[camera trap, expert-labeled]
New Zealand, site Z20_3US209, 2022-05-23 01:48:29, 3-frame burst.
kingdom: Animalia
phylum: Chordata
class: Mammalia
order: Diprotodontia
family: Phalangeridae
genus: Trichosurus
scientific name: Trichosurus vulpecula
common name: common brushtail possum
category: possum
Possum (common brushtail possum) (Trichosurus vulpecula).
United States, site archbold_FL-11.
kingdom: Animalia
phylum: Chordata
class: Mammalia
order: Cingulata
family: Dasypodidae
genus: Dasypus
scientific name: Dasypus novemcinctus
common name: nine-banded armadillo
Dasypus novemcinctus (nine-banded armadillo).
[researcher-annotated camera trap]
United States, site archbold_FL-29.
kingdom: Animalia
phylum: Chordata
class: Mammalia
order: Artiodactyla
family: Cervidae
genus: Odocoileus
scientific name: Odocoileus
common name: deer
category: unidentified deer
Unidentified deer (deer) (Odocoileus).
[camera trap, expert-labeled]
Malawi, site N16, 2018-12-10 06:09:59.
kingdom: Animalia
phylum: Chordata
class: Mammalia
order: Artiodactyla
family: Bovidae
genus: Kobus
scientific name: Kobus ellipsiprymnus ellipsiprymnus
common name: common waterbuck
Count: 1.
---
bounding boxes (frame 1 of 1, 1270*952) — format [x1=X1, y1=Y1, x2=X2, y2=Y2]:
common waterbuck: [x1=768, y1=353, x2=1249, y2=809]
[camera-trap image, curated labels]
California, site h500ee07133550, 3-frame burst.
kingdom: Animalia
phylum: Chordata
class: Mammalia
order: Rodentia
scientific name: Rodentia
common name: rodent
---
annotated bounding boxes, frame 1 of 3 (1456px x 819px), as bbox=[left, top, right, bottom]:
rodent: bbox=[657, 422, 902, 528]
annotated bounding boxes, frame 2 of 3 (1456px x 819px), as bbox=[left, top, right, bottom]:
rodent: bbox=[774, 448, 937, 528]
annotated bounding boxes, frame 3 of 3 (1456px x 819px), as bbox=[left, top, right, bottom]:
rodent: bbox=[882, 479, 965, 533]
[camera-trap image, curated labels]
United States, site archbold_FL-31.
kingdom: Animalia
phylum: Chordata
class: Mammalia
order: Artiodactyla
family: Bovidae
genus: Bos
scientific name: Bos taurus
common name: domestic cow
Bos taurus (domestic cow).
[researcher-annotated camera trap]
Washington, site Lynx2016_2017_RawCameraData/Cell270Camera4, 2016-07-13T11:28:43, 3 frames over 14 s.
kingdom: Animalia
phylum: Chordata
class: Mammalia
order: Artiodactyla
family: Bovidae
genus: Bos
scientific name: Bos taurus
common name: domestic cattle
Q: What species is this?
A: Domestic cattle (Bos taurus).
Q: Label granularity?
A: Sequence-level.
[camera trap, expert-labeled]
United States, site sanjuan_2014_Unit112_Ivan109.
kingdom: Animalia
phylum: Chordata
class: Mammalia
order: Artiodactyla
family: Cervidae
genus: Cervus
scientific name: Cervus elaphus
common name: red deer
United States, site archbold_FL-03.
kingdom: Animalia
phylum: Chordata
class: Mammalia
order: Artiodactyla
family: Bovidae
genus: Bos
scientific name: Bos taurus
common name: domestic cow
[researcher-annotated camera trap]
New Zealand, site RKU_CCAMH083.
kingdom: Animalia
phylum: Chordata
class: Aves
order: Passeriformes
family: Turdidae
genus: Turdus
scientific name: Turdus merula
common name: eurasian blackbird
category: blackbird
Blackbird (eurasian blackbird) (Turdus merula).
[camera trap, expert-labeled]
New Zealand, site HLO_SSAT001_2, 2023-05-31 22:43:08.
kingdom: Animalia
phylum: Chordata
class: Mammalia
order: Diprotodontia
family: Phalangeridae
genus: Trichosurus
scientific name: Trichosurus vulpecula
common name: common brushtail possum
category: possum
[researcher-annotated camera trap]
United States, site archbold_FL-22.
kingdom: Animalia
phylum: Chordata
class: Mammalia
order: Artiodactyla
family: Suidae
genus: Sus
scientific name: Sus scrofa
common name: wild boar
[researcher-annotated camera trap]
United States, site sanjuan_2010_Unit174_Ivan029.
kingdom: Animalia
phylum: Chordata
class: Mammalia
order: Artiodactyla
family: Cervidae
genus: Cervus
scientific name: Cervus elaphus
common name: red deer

------------------------------

Would you please reproduce the records above exactly, only from their first line through the line holding "common name: deer", with both ends included?

__SOLVED EXERCISE__
[camera trap, expert-labeled]
New Zealand, site Z20_3US209, 2022-05-23 01:48:29, 3-frame burst.
kingdom: Animalia
phylum: Chordata
class: Mammalia
order: Diprotodontia
family: Phalangeridae
genus: Trichosurus
scientific name: Trichosurus vulpecula
common name: common brushtail possum
category: possum
Possum (common brushtail possum) (Trichosurus vulpecula).
United States, site archbold_FL-11.
kingdom: Animalia
phylum: Chordata
class: Mammalia
order: Cingulata
family: Dasypodidae
genus: Dasypus
scientific name: Dasypus novemcinctus
common name: nine-banded armadillo
Dasypus novemcinctus (nine-banded armadillo).
[researcher-annotated camera trap]
United States, site archbold_FL-29.
kingdom: Animalia
phylum: Chordata
class: Mammalia
order: Artiodactyla
family: Cervidae
genus: Odocoileus
scientific name: Odocoileus
common name: deer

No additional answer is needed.